A Neoteric Feature Extraction Technique to Predict the Survival of Gastric Cancer Patients

Diagnostics (Basel). 2024 May 1;14(9):954. doi: 10.3390/diagnostics14090954.

Abstract

Background: At the time of cancer diagnosis, it is crucial to accurately classify malignant gastric tumors and the possibility that patients will survive.

Objective: This study aims to investigate the feasibility of identifying and applying a new feature extraction technique to predict the survival of gastric cancer patients.

Methods: A retrospective dataset including the computed tomography (CT) images of 135 patients was assembled. Among them, 68 patients survived longer than three years. Several sets of radiomics features were extracted and were incorporated into a machine learning model, and their classification performance was characterized. To improve the classification performance, we further extracted another 27 texture and roughness parameters with 2484 superficial and spatial features to propose a new feature pool. This new feature set was added into the machine learning model and its performance was analyzed. To determine the best model for our experiment, Random Forest (RF) classifier, Support Vector Machine (SVM), K-Nearest Neighbors (KNN), and Naïve Bayes (NB) (four of the most popular machine learning models) were utilized. The models were trained and tested using the five-fold cross-validation method.

▶ DATA RECORDS:
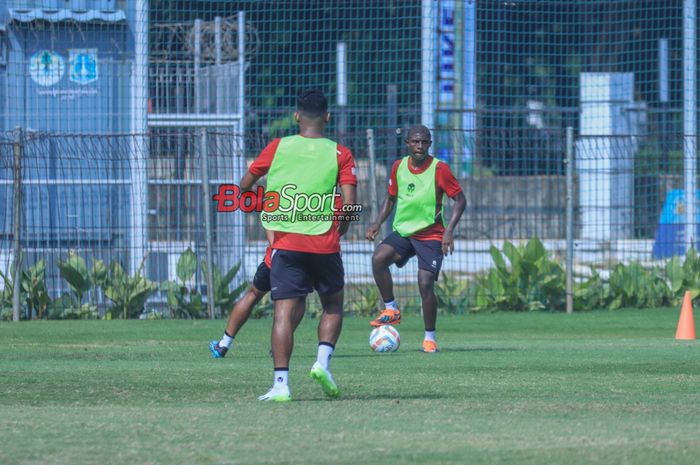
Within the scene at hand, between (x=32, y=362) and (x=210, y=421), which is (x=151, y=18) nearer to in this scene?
(x=32, y=362)

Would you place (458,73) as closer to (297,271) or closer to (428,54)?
(428,54)

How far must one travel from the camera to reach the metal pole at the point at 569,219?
1686 centimetres

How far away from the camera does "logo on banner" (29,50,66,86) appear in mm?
17391

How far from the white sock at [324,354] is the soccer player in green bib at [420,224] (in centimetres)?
410

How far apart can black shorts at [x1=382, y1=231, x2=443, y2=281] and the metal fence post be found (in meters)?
5.00

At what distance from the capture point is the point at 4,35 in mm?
17359

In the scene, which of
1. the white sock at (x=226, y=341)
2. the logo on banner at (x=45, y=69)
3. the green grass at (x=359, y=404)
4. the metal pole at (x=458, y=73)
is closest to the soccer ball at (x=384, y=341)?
the green grass at (x=359, y=404)

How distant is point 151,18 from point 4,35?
2.95 meters

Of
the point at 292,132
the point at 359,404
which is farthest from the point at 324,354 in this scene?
the point at 292,132

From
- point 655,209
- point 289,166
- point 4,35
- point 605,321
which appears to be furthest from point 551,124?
point 289,166

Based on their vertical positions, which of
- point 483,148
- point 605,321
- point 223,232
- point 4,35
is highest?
point 4,35

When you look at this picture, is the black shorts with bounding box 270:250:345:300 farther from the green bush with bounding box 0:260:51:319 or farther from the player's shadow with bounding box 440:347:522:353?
the green bush with bounding box 0:260:51:319

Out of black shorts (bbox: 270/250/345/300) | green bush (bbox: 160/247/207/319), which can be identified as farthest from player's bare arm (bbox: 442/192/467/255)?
green bush (bbox: 160/247/207/319)

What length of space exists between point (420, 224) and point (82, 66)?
7008 mm
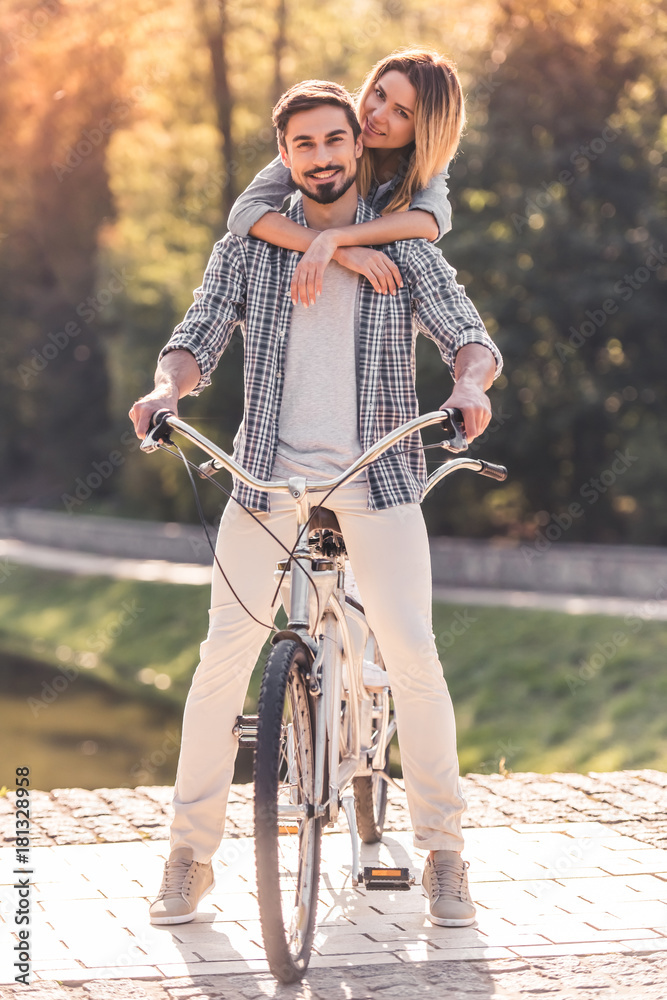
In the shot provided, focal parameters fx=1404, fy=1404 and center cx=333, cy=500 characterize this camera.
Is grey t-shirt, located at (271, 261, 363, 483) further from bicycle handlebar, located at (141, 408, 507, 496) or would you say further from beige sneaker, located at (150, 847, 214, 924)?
beige sneaker, located at (150, 847, 214, 924)

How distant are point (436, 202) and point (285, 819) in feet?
5.23

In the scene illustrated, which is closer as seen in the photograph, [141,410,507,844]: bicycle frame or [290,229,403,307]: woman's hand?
[141,410,507,844]: bicycle frame

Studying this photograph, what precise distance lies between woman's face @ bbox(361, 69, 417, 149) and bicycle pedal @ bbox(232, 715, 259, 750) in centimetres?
150

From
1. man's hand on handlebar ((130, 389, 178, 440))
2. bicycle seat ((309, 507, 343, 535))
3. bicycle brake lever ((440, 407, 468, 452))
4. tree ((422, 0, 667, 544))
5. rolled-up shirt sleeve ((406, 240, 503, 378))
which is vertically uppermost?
tree ((422, 0, 667, 544))

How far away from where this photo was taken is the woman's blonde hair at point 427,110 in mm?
3533

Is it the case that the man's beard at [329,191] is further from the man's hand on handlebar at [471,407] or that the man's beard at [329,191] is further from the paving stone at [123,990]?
the paving stone at [123,990]

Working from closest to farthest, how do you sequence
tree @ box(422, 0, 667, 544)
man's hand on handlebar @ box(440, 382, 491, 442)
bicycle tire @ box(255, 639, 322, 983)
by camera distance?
bicycle tire @ box(255, 639, 322, 983)
man's hand on handlebar @ box(440, 382, 491, 442)
tree @ box(422, 0, 667, 544)

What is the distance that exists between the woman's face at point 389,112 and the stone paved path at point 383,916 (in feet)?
6.49

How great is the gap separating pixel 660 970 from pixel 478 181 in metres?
16.6

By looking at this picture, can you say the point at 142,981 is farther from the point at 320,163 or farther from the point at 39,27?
the point at 39,27

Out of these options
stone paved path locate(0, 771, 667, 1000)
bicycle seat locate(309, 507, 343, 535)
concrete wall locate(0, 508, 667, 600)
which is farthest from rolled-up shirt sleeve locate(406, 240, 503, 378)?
concrete wall locate(0, 508, 667, 600)

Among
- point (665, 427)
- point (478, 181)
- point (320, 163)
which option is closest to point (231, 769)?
point (320, 163)

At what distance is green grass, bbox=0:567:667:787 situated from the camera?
37.8ft

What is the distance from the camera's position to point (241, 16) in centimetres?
2311
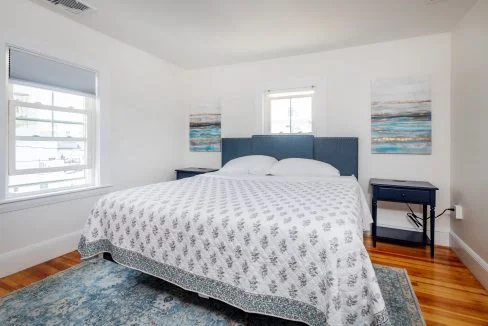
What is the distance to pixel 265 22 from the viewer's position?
259cm

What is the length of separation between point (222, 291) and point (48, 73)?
103 inches

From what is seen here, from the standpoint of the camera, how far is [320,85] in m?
3.40

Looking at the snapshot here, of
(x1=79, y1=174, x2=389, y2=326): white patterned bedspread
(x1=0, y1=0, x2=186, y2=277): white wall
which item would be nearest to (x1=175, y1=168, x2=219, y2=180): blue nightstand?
(x1=0, y1=0, x2=186, y2=277): white wall

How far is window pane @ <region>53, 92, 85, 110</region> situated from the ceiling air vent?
0.81m

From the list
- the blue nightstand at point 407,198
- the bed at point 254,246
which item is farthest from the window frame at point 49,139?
the blue nightstand at point 407,198

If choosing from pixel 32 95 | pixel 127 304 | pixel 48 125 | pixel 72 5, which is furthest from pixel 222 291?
pixel 72 5

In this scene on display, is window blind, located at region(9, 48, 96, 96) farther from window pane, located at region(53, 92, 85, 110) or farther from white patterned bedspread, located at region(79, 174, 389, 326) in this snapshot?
white patterned bedspread, located at region(79, 174, 389, 326)

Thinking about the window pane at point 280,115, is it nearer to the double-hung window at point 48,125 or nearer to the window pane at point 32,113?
the double-hung window at point 48,125

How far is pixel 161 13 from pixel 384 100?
2645 mm

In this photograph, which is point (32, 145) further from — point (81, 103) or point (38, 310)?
point (38, 310)

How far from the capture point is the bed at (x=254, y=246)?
3.73 feet

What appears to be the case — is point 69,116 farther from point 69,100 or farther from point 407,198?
point 407,198

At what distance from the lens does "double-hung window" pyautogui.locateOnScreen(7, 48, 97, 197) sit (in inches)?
91.3

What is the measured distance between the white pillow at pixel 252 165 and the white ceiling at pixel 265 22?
1414 millimetres
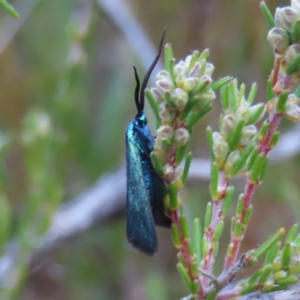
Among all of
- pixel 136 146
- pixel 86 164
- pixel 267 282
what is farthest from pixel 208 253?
pixel 86 164

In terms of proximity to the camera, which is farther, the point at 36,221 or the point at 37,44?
the point at 37,44

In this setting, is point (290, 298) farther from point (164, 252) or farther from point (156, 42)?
point (156, 42)

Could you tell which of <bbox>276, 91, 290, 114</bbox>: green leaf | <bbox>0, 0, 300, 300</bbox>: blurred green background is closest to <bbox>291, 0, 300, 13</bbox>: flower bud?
<bbox>276, 91, 290, 114</bbox>: green leaf

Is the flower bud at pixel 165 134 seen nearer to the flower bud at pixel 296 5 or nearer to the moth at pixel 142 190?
the moth at pixel 142 190

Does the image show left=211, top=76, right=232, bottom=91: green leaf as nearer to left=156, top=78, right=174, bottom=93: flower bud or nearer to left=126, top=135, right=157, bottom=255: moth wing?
left=156, top=78, right=174, bottom=93: flower bud

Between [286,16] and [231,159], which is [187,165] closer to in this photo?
[231,159]

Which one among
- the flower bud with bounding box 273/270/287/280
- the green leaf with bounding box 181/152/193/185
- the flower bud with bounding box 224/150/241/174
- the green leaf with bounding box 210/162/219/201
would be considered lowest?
the flower bud with bounding box 273/270/287/280
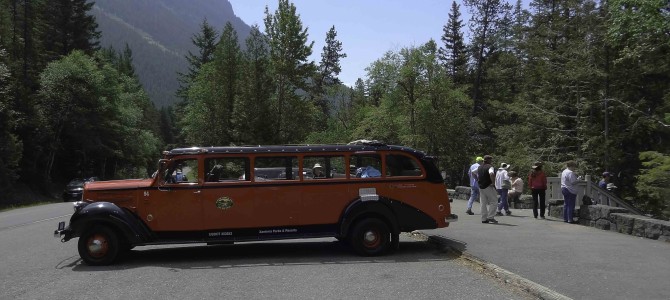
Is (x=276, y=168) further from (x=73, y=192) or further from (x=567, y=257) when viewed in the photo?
(x=73, y=192)

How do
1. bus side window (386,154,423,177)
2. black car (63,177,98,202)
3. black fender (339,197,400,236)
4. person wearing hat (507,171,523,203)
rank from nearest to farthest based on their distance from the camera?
black fender (339,197,400,236) < bus side window (386,154,423,177) < person wearing hat (507,171,523,203) < black car (63,177,98,202)

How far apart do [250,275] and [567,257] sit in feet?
17.9

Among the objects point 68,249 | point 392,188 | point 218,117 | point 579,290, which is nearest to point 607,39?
point 392,188

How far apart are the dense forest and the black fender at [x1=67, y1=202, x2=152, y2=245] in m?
21.4

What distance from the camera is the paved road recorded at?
7.36 meters

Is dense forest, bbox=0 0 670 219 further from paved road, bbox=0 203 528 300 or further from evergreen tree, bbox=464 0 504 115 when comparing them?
paved road, bbox=0 203 528 300

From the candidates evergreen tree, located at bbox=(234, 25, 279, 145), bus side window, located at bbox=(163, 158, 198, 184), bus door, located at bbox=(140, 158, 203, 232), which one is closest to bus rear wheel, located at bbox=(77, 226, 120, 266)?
bus door, located at bbox=(140, 158, 203, 232)

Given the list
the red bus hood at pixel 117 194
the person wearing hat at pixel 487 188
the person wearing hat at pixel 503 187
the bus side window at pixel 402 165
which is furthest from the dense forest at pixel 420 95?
the red bus hood at pixel 117 194

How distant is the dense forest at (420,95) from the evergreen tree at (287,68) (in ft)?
0.33

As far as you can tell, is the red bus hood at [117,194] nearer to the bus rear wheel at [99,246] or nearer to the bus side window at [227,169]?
the bus rear wheel at [99,246]

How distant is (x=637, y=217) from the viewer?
11852 mm

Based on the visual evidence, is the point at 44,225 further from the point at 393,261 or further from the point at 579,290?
the point at 579,290

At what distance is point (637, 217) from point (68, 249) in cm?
1264

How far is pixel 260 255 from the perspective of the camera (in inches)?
411
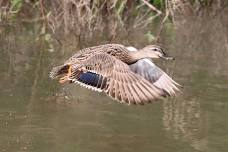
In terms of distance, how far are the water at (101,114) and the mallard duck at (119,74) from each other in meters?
0.50

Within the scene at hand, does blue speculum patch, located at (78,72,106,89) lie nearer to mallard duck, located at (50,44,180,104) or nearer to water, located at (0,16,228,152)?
mallard duck, located at (50,44,180,104)

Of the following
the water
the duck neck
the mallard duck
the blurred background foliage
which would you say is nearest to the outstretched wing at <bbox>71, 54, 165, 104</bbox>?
the mallard duck

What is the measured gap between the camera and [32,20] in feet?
49.4

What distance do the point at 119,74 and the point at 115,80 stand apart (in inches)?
3.6

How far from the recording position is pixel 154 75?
26.7 feet

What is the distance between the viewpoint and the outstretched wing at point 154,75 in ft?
26.3

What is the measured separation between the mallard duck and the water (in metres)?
0.50

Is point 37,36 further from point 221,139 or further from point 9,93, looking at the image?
point 221,139

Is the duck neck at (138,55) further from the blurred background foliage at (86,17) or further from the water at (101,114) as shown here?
the blurred background foliage at (86,17)

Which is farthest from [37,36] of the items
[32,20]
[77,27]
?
[32,20]

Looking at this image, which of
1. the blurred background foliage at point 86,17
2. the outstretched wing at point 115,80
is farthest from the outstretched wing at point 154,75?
the blurred background foliage at point 86,17

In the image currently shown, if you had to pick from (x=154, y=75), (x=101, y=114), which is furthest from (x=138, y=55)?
(x=101, y=114)

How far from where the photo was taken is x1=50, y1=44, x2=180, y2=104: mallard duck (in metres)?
6.96

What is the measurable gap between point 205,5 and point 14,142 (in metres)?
10.6
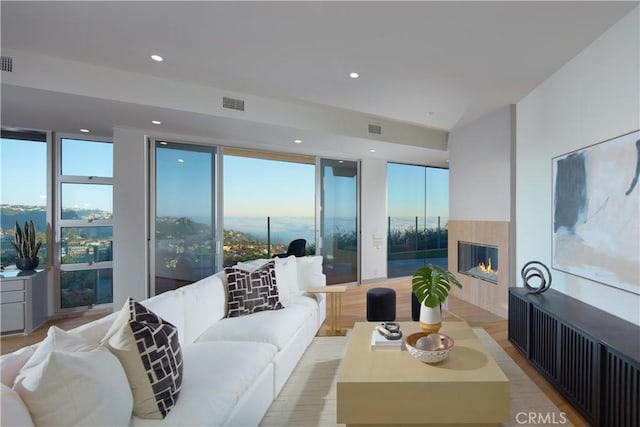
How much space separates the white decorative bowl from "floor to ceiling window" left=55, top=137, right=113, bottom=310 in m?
4.61

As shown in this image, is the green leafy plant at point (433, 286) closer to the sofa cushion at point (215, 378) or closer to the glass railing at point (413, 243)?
the sofa cushion at point (215, 378)

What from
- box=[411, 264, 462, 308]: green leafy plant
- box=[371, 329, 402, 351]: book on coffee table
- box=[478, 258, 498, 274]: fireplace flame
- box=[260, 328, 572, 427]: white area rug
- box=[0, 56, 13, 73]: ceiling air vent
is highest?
box=[0, 56, 13, 73]: ceiling air vent

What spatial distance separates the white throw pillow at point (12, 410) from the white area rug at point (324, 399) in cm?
141

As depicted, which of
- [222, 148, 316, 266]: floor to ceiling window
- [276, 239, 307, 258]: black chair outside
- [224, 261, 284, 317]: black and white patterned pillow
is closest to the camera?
[224, 261, 284, 317]: black and white patterned pillow

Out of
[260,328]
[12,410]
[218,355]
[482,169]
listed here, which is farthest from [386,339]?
[482,169]

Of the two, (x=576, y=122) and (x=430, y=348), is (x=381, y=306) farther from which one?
(x=576, y=122)

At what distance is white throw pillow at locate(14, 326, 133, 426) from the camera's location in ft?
3.62

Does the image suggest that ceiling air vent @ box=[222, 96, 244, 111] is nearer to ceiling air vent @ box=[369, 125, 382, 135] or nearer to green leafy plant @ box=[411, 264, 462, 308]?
ceiling air vent @ box=[369, 125, 382, 135]

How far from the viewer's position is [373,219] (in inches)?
247

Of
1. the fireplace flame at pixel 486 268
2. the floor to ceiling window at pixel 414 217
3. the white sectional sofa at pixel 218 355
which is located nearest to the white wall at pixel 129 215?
the white sectional sofa at pixel 218 355

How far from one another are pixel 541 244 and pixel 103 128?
18.9 feet

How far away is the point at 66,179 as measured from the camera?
14.0 ft

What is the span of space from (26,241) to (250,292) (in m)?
3.38

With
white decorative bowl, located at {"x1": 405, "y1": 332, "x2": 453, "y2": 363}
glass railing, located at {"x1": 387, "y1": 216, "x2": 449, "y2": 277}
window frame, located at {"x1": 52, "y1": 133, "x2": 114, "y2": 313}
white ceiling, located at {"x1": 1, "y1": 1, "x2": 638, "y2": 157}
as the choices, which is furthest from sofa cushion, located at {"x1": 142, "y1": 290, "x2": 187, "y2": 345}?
glass railing, located at {"x1": 387, "y1": 216, "x2": 449, "y2": 277}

▶ TASK SET:
(1) Copy word for word the part of the gastric cancer abstract starting with "A Neoteric Feature" and going on through "gastric cancer patients.".
(2) Extend the gastric cancer survival abstract, picking up right after its final sentence.
The listing has nothing to do with the gastric cancer abstract.

▶ EXPECTED RESULTS:
(1)
A Neoteric Feature Extraction Technique to Predict the Survival of Gastric Cancer Patients

Diagnostics (Basel). 2024 May 1;14(9):954. doi: 10.3390/diagnostics14090954.

Abstract

Background: At the time of cancer diagnosis, it is crucial to accurately classify malignant gastric tumors and the possibility that patients will survive.

Objective: This study aims to investigate the feasibility of identifying and applying a new feature extraction technique to predict the survival of gastric cancer patients.

(2)
Results: Using the area under ROC curve (AUC) as an evaluation index, the model that was generated using the new feature pool yields AUC = 0.98 ± 0.01, which was significantly higher than the models created using the traditional radiomics feature set (p < 0.04). RF classifier performed better than the other machine learning models.

Conclusions: This study demonstrated that although radiomics features produced good classification performance, creating new feature sets significantly improved the model performance.

Keywords: K-Nearest Neighbors (KNN); Naïve Bayes (NB); area under ROC curve (AUC); feature extraction; gastric cancer; radiomics features; random forest (RF) classifier; support vector machine (SVM).